Berlin, Deutschland, Am Sonntagabend wurde in Berlin eine feierliche Gedenkfeier und ein stiller Marsch zum Gedenken an die Opfer des Anschlags während der Christopher Street Day (CSD) -Parade abgehalten.
Die Gedenkstätte umfasste einen multi-religiösen Gottesdienst in der Marienkirche in der Nähe des Alexanderplatzes, der von Persönlichkeiten wie Kanzler Friedrich Merz der Christlich-Demokratischen Union (CDU) und Innenminister Alexander Dobrindt der Christlich-Sozialen Union (CSU) besucht wurde.
Norbert Verse, Leiter des psychologischen Notfall-Unterstützungsdienstes der Erzdiözese Berlin, lobte den interreligiösen Ansatz der Zeremonie und bemerkte die Teilnahme von Teilnehmern, die sich ansonsten von religiösen Institutionen fernhalten würden. Er beschrieb den emotionalen Zustand der Zeugen und Opfer als sehr variabel, wobei viele Unsicherheit ausdrückten, da der Täter zum Zeitpunkt des Ereignisses noch auf freiem Fuß war.

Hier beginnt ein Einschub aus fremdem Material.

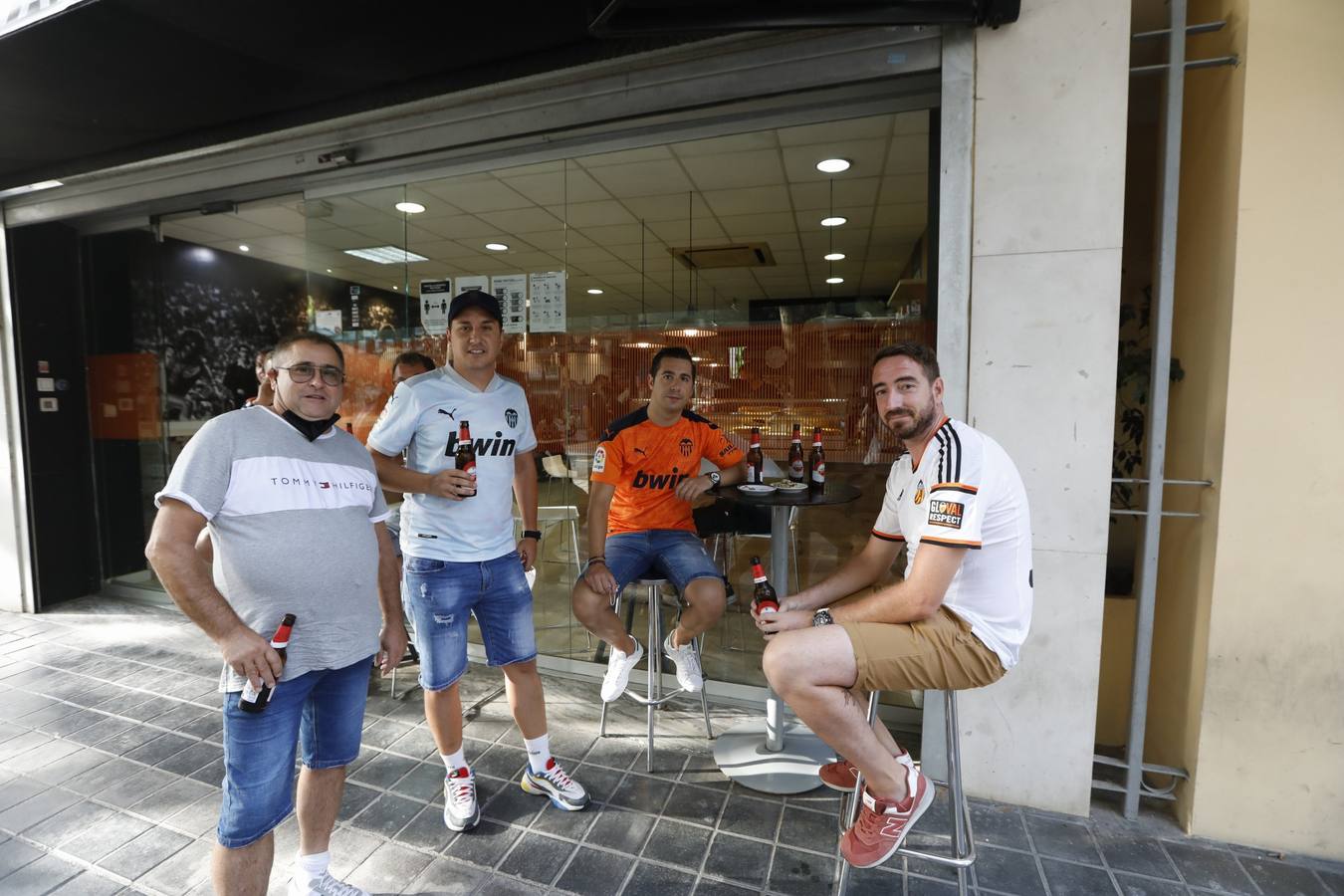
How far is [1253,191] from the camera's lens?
7.23ft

Nach dem Gottesdienst versammelten sich die Trauernden vor der Kirche, um an einem stillen Marsch zum Brandenburger Tor teilzunehmen. Während der Prozession klangen die Glocken des Berliner Domes, während auf einer Bus-Haltestelle in Spandau ein Hinweis für den mutmaßlichen Angreifer auf einer Werbetafel erschien. Am Pariser Platz bildeten die Teilnehmer einen Kreis, legten Blumen in die Mitte und zündeten Kerzen an. Einige wischten Tränen von ihren Wangen ab und hielten während der düsteren Veranstaltung die Stille.

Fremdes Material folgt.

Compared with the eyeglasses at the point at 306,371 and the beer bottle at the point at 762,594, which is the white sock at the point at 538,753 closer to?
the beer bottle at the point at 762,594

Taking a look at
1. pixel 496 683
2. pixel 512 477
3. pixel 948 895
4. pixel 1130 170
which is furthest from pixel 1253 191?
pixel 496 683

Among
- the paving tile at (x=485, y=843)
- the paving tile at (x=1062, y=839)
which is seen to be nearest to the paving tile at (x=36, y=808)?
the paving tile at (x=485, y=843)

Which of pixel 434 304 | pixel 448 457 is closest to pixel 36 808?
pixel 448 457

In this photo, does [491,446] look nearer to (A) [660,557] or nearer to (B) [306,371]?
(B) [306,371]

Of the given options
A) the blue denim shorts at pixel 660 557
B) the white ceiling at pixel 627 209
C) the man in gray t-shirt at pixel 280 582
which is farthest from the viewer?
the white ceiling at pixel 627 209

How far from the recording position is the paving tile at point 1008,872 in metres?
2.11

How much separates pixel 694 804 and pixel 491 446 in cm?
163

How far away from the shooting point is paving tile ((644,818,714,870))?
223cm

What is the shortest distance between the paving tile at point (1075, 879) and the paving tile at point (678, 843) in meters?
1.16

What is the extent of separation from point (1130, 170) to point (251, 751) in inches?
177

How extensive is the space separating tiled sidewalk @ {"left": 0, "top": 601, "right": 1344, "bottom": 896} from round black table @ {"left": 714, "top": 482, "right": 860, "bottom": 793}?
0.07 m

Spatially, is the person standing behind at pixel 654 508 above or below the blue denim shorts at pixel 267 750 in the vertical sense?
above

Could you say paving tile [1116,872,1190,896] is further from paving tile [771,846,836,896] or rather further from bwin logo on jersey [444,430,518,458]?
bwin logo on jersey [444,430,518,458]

Die Stimmung wurde kurz durch das Geräusch eines Baufahrzeugs unterbrochen, als die Besatzungen die Bühne des CSD-Festivals am Brandenburger Tor weiter demontierten.

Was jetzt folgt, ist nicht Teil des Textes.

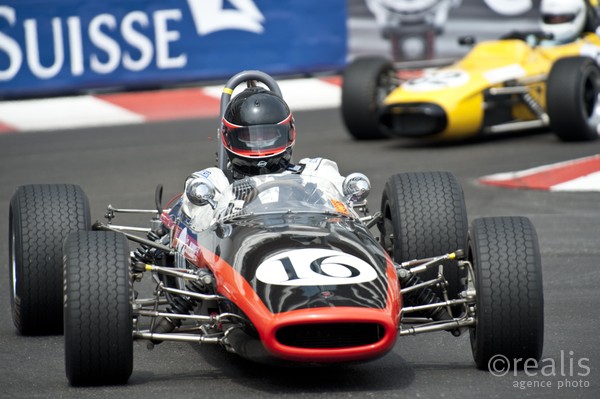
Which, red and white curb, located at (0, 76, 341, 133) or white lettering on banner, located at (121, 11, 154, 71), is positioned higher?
white lettering on banner, located at (121, 11, 154, 71)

Die politischen Diskussionen rund um den Anschlag konzentrierten sich auf die Auswirkungen auf Freiheit und Lebensstil, wobei viele Politiker die Notwendigkeit betonten, gegen die Versuche rechtsextremer Gruppen, die Tragödie für politischen Gewinn vor den bevorstehenden Bundesstaatswahlen im September auszunutzen, vereint zu bleiben. Der mutmaßliche Täter, der als ein 21-jähriger deutscher Islamist identifiziert wurde, der mit dem Islamischen Staat (IS) verbunden war, war zuvor zu einem Jahr und zehn Monaten Jugendhaft verurteilt worden, weil er einen Terroranschlag vorbereitet hatte, wurde aber auf Bewährung entlassen.
In separaten Entwicklungen wurden interne Spannungen innerhalb der CDU über den Umgang mit dem ehemaligen Verkehrsminister Patrick Schnieder durch Bundeskanzler Friedrich Merz hervorgehoben. Merz hatte zunächst versucht, Schnieder zu entlassen, unter Berufung auf Unzufriedenheit mit den Fortschritten im Ministerium, aber sah sich von Parteimitgliedern und Schnieder selbst mit einer Gegenreaktion konfrontiert, die die Situation als unwürdig kritisierten und seinen Rücktritt forderten. Merz kündigte später an, dass Steffen Bilger den Posten des Verkehrsministers übernehmen würde, obwohl das Thema der Entlassung von Schnieder weiterhin innerhalb der Parteiführung diskutiert wird.
Inzwischen haben Waldbrände Teile Europas verwüstet, insbesondere in Frankreich, wo mehr als 40.000 Hektar Vegetation zerstört wurden und mehr als 250.000 Einwohner betroffen waren.